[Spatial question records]
--------------------

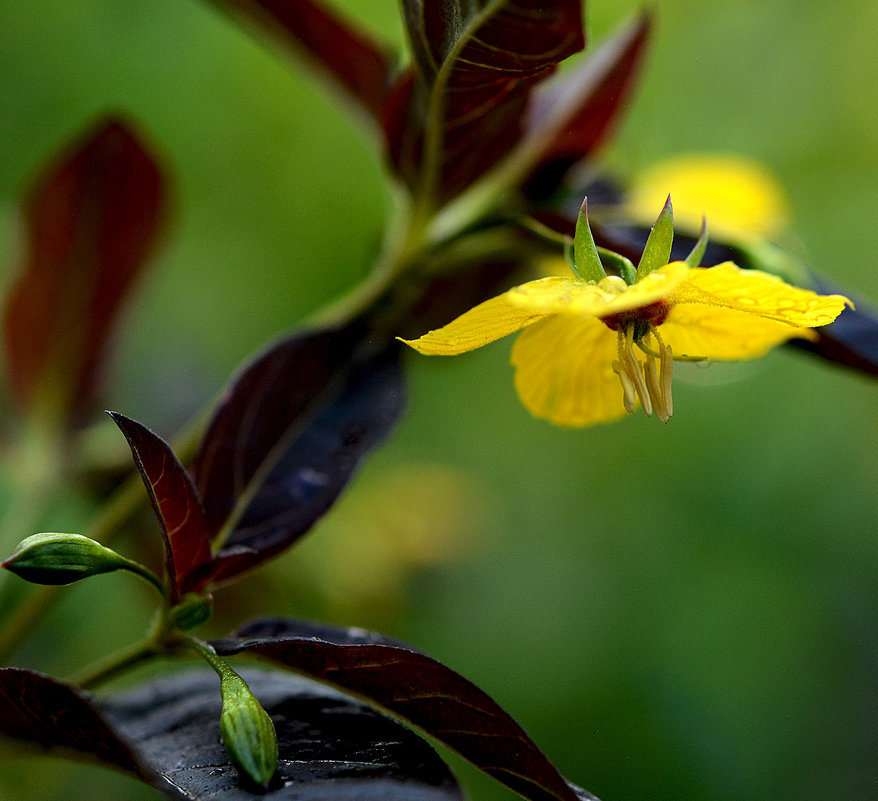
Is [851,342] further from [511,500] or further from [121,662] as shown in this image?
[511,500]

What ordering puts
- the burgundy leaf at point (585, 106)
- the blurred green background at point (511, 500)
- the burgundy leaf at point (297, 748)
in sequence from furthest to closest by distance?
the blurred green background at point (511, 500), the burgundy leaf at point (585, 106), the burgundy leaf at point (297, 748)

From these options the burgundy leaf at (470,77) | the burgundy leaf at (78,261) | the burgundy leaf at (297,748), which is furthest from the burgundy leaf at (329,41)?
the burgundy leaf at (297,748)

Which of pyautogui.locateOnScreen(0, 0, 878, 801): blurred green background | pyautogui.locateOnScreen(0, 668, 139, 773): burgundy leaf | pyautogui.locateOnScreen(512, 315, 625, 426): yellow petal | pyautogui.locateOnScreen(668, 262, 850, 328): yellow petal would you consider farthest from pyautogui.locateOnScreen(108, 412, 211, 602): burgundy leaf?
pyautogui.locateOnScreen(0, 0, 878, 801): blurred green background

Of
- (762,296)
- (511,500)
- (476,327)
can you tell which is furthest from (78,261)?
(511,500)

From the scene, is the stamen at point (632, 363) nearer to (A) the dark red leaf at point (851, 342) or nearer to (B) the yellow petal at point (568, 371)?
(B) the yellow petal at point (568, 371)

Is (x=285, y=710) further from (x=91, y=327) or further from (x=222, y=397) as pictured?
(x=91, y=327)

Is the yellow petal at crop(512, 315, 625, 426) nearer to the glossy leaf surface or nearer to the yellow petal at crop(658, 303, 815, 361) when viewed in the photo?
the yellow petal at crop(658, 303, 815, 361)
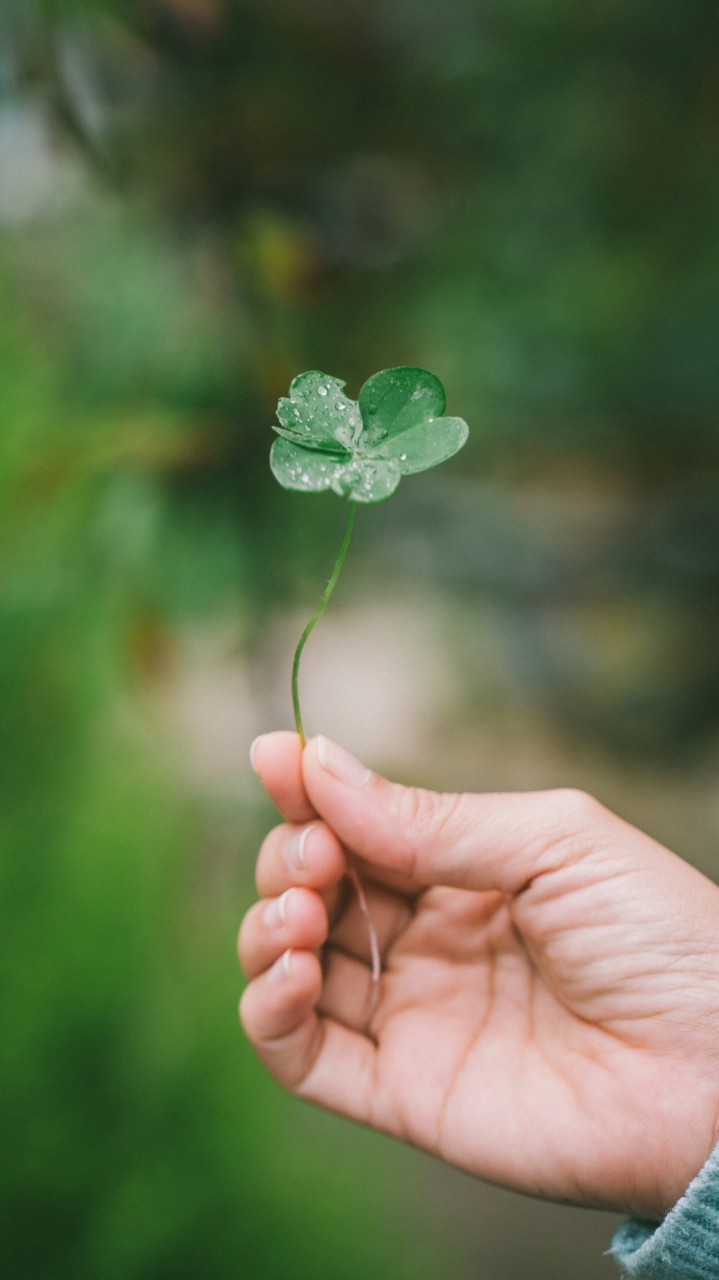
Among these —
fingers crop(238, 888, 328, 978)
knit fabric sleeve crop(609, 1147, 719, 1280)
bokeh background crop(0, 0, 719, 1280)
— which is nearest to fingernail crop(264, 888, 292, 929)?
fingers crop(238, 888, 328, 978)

--------------------

● Directions for this task: Print each line of the material above exactly, with the pictures removed from your copy.

● Full solution:
Is [851,342] further from [511,500] or further from [121,662] as shown in this image?
[511,500]

What ordering puts
- the burgundy leaf at point (585, 106)
- the blurred green background at point (511, 500)
- the burgundy leaf at point (297, 748)
in sequence from furthest to closest by distance?
the blurred green background at point (511, 500), the burgundy leaf at point (585, 106), the burgundy leaf at point (297, 748)

From these options the burgundy leaf at (470,77) | the burgundy leaf at (78,261) | the burgundy leaf at (297,748), which is furthest from the burgundy leaf at (329,41)?
the burgundy leaf at (297,748)

Which of pyautogui.locateOnScreen(0, 0, 878, 801): blurred green background | pyautogui.locateOnScreen(0, 668, 139, 773): burgundy leaf | pyautogui.locateOnScreen(512, 315, 625, 426): yellow petal | pyautogui.locateOnScreen(668, 262, 850, 328): yellow petal would you consider farthest from pyautogui.locateOnScreen(108, 412, 211, 602): burgundy leaf?
pyautogui.locateOnScreen(0, 0, 878, 801): blurred green background

Of
- (762,296)
- (511,500)
- (476,327)
can you tell which is furthest from (78,261)?
(511,500)

From the scene, is the stamen at point (632, 363) nearer to (A) the dark red leaf at point (851, 342) or nearer to (B) the yellow petal at point (568, 371)?
(B) the yellow petal at point (568, 371)

Is (x=285, y=710) further from (x=91, y=327) or further from (x=222, y=397) as pictured?
(x=91, y=327)

Is the yellow petal at crop(512, 315, 625, 426) nearer to the glossy leaf surface or nearer to the yellow petal at crop(658, 303, 815, 361) when viewed in the photo?
the yellow petal at crop(658, 303, 815, 361)
Among these —
fingers crop(238, 888, 328, 978)
knit fabric sleeve crop(609, 1147, 719, 1280)
bokeh background crop(0, 0, 719, 1280)
— which is nearest to fingernail crop(264, 888, 292, 929)?
fingers crop(238, 888, 328, 978)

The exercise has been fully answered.